Eric Malikyte, Echoes of Olympus Mons. Self-published, 2019. Pp. 270. ASIN B07MCMD2GN. $11.99/$3.02.
Reviewed by Andy SawyerGeraldo “Hal” Leon and his roommate Akio Sato, students at Olympus One (a Martian University) have invented a kind of camera that detects dark matter. Not only do they face the opposition of their hidebound teachers, they find that they have somehow summoned a kind of consciousness that proceeds to slay their fellow-students and staff. Are the shapes that they see a kind of re-creation of something traumatic that happened to Mars?
In some ways, this is an ingenious reworking of stories that present hauntings and “supernatural” visitations as reflections or recordings, of which the classic example is probably Nigel Kneale’s TV play The Stone Tapes. Hal wonders whether “this was the proof that every ghost story in the world was nothing more than an elaborate interaction between non-local consciousness and concentrations of dark matter? … What if [the Martians’] final moments were so traumatic that they were forever recorded in the dark matter that permeated Mars?” But the eerie oscillation between the uncanny and the scientific which Kneale managed is absent from Echoes of Olympus Mons, partly because its Martian setting flags too vividly that this is a science fiction novel. While it might sound unfair to compare Echoes to The Stone Tapes (after all, Kneale was probably the greatest television dramatist to work in SF, and much of the effect of his work depends on the way he understood, even pioneered, the ambiguity of television drama), the point is a more fundamental one. Can we have such a thing as a supernatural/science fiction fusion? Some horror/sf crossovers work. There is, of course, Lovecraft and some of Arthur Machen, and certain stories written in what used to be called the “New Weird”, such as China Mieville’s “The Tain”. But while there are graphic-horror elements to Echoes the supernatural implications soon dissipate. There are strong religious elements in the background: at times the mantis-like creatures which seem to be part of the dark-matter continuum are fused with visions that stem from Hal’s reaction to his fundamentalist-Catholic upbringing, but here, too, the mixture doesn’t quite cohere.

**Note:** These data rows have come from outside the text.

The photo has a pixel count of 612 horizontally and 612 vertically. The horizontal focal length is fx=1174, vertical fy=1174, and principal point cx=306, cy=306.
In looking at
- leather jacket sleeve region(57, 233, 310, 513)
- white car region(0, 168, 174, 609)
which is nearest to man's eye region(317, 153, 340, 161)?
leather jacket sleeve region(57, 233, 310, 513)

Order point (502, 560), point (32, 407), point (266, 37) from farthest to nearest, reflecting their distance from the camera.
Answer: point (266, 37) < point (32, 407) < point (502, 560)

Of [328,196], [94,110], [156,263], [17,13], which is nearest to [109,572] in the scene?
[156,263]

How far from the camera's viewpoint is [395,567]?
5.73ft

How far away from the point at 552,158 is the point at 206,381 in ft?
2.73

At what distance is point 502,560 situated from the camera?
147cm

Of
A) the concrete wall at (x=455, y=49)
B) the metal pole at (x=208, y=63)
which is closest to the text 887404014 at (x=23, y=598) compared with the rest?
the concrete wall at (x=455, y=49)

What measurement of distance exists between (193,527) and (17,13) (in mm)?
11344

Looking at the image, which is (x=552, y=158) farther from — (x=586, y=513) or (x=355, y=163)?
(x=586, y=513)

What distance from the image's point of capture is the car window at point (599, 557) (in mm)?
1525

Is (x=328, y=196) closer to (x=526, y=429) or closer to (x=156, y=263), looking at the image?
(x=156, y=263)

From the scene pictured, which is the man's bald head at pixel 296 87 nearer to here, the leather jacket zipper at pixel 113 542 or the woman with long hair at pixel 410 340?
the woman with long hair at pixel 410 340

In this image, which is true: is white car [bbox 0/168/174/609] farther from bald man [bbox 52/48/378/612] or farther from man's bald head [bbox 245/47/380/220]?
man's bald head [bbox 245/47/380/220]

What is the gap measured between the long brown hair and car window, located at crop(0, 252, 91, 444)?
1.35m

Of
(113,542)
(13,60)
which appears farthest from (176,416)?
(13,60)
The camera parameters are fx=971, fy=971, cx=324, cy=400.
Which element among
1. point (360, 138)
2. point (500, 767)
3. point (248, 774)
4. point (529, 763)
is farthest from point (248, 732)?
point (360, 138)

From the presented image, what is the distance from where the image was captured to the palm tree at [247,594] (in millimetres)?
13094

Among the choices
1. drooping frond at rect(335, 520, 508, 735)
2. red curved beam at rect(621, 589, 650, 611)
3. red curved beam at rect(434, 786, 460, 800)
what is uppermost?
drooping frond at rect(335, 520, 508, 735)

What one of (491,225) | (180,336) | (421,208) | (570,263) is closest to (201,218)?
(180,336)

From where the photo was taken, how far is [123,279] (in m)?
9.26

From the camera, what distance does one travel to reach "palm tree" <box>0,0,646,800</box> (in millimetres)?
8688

Part of the problem is that Hal (a name adopted as part of the rejection of his Hispanic Catholic upbringing) is such an unpleasant character. He certainly has reasons to be. His father, we come to see, is one step away from outright religious mania and Hal has grown up watching the abuse of his mother. He is ferociously bright, and his brilliance is rejected by bureaucratic, unimaginative teachers. However, his rebelliousness appears as immaturity and fake hardboiled cynicism. He is much more interested in scoring points off his teachers and the wealth and celebrity elements of scientific achievement than actually making a scientific breakthrough. By the end of the book, one begins to sympathise with his father. Hal’s a difficult character to write, and it shows in how he comes across to the readers. It’s not clear how far we are actually meant to sympathise with Hal, but in fact we don’t, partly because of the way he is shown. Even the rare moments where he realises that other people are in fact real people with feelings seem as synthetic and one-dimensional as his rebelliousness.

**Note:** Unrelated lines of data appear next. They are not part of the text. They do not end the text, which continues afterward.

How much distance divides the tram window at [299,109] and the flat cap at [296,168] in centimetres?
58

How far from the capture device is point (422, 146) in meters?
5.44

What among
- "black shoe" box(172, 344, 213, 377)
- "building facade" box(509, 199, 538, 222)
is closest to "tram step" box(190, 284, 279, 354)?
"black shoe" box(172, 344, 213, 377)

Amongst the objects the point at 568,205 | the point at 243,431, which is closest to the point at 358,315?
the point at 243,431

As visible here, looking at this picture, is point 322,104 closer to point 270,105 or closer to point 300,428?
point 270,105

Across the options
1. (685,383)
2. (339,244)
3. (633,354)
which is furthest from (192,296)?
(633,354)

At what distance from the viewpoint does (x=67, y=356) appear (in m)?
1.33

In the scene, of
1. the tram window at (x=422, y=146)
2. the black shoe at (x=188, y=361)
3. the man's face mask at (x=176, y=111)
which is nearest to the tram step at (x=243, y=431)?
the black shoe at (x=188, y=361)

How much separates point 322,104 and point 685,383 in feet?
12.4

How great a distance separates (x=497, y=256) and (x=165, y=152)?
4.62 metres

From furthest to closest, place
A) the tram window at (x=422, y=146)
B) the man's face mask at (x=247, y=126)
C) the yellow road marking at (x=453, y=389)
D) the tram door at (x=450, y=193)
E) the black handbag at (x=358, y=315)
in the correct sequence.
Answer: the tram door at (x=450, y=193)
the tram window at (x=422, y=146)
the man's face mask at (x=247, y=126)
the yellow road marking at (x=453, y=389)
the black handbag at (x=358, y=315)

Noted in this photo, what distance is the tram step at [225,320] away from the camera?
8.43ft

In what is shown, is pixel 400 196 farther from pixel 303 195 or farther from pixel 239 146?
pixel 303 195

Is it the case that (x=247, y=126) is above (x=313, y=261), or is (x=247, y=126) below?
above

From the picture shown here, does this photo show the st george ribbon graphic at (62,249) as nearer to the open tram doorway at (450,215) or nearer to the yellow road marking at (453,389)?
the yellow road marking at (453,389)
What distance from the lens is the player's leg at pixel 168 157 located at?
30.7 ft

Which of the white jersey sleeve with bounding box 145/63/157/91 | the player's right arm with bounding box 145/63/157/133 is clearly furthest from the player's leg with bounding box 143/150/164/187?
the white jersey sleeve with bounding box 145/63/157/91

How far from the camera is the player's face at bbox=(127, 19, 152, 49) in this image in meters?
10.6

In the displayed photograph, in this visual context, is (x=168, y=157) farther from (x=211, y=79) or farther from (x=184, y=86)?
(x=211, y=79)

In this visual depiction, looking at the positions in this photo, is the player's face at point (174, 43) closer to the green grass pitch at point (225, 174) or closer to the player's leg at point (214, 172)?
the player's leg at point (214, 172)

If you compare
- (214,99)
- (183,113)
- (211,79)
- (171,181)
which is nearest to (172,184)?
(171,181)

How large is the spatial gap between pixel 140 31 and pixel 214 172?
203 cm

If that is a false interpretation, it has to be down to the aspects of the writing which serve to make us read Hal like this. However much we might want to sympathise with a rebel, when we meet Hal going on an unauthorised walkabout on the surface of Mars knowing full well that a fellow student has got cabin fever, done the same and never come back, and telling his furious teacher that “I just needed to get out for a little while”, we know that we is either an idiot or that there is something seriously wrong with him. He tells us shortly afterwards that he has ADHD—but that is mentioned almost as an aside and sounds very much like an excuse. It would have been interesting to have this side of him more fully explored, to get really inside him, to understand what it might be like to be a genius with ADHD, but this would make Echoes a very different novel to the horror-thriller it clearly wants to be. He can hack security logs and the surface rovers, so he can steal one easily enough: possibly, but this is the kind of plotting which assumes that not only is Hal a genius, the security systems are incredibly weak. There are no doubt plenty of such security failures in real life (most internet hacking is precisely because internet security is shoddy), but there’s little sense of tension given to us. Similarly, action and drama are given to us, but on a one-note level. Twice Hal ‘feels his heart seizing in his chest’ when once triggers cliché-alert. When Hal tells us that “[s]ome ancient, eldritch fear clawed at my heart”, either he or the author has clearly read sufficient Lovecraftian melodrama to respond to it, but not enough to move beyond it towards a genuine evocation of horror or terror.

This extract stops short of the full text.